──────── DATA SHOWN
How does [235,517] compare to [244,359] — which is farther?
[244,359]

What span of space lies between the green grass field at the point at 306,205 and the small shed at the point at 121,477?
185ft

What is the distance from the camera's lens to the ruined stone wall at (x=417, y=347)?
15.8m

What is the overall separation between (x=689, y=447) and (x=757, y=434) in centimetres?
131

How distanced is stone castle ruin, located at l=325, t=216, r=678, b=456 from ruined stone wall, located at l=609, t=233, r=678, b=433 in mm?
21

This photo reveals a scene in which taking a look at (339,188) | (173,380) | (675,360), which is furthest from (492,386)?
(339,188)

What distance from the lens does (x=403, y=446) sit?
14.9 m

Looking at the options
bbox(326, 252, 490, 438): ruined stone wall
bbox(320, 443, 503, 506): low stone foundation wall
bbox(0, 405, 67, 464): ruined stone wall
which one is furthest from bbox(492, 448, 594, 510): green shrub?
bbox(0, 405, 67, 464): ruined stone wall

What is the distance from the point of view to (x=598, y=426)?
────────────────
EXERCISE TASK
In the listing above, find the line with "What is the distance from the camera's" and set down that line and all after it exactly, through the final line.

ANSWER FOR THIS EXERCISE
What is the distance from the camera's lens to the ruined stone wall at (x=417, y=347)?
15.8m

What is the overall separation between (x=689, y=447) and (x=757, y=434) in centimetres?
131

How distanced is stone castle ruin, located at l=325, t=216, r=678, b=456 from ruined stone wall, located at l=609, t=233, r=678, b=433 in mm?
21

This photo reveals a scene in which taking a look at (339,188) | (173,380) | (675,360), which is furthest from (492,386)?
(339,188)

What distance from the lens does (x=403, y=446) sit?
14.9 m

Looking at the options
bbox(326, 252, 490, 438): ruined stone wall
bbox(320, 443, 503, 506): low stone foundation wall
bbox(0, 405, 67, 464): ruined stone wall
which one is furthest from bbox(492, 448, 594, 510): green shrub?
bbox(0, 405, 67, 464): ruined stone wall

What is the distance from the point of view to (x=598, y=426)?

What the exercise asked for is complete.